If the focal position variation is too large to correct the focal position appropriately, the dross will be generated excessively, or laser processing such as cutting will be impossible due to insufficient output. . Even in such a case, the processing quality can be processed within a practically sufficient range by changing the laser output or changing the relative movement speed between the workpiece (W) and the laser processing head (4). .

Any combination of at least two configurations disclosed in the claims and / or the specification and / or drawings is included in the present invention. In particular, any combination of two or more of each claim in the claims is included in the present invention.

The present invention will be understood more clearly from the following description of preferred embodiments with reference to the accompanying drawings. However, the embodiments and drawings are for illustration and description only and should not be used to define the scope of the present invention. The scope of the invention is defined by the appended claims. In the accompanying drawings, the same reference numerals in a plurality of drawings indicate the same or corresponding parts.

It is explanatory drawing which combined the perspective view and block diagram which show the outline | summary of the laser processing apparatus which concerns on one Embodiment of this invention. It is a fracture side view showing the normal state of the laser processing head of the laser processing apparatus. It is a fracture | rupture side view which shows the dirt state of the laser processing head of the laser processing apparatus. It is a block diagram of a conceptual composition of the laser processing device. It is a block diagram which shows the conceptual structure of the laser processing apparatus as reference separately from FIG. It is a flowchart which shows the content of the process of the correction | amendment means corresponding to the whole optical system of the laser processing apparatus. It is a flowchart which shows the content of the process of the correction | amendment means corresponding to protective glass of the laser processing apparatus. It is a flowchart which shows the content of the process of the process preparation means of the laser processing apparatus. It is a graph which shows the example of a relationship between the irradiation time of a laser processing apparatus, and a focus fluctuation | variation. It is a graph which shows the relationship of the coefficient with respect to time. It is explanatory drawing which shows the relationship between a focus fluctuation amount and a focus correction amount.
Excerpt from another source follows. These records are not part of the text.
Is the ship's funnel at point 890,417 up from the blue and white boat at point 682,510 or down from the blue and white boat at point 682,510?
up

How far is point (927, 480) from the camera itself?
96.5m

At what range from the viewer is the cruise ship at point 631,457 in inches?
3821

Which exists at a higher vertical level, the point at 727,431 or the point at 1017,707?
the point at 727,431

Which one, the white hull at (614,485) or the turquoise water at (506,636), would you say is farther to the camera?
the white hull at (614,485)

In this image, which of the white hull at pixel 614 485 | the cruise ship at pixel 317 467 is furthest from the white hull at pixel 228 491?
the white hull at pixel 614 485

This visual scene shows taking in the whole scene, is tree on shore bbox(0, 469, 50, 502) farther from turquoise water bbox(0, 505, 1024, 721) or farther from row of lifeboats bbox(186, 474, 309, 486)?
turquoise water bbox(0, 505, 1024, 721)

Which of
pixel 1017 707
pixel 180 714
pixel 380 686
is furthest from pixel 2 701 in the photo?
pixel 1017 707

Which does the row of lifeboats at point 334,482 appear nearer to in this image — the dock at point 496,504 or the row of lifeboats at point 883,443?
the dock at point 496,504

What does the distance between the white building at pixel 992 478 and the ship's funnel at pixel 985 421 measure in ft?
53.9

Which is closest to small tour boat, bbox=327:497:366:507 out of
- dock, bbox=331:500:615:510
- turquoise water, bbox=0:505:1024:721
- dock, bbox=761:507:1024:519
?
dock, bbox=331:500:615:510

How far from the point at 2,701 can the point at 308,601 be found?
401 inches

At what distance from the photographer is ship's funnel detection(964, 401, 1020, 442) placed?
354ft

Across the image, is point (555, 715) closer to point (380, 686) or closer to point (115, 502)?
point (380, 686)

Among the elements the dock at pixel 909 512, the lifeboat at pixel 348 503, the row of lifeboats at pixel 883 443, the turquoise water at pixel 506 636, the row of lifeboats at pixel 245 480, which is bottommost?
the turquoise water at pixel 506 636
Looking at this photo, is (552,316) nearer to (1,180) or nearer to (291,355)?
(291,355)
A laser processing machine and a laser processing method according to an embodiment of the present invention will be described with reference to the drawings. According to FIG. 1, the laser processing machine includes a processing machine main body 1 and a processing machine main body control device 2 such as a numerical control device for controlling the processing machine main body 1, and is a device that performs laser cutting processing and the like. In addition, an operation device 3 such as a dirt countermeasure correction, which is a feature of this embodiment, is provided. The processing unit 3 for dirt correspondence correction is a means for instructing the processing machine main body control device 2 to take a countermeasure for correction of dirt on the optical system. The processing device 3 for dirt correction correction etc. may be provided as a part of the processing machine main body control device 2.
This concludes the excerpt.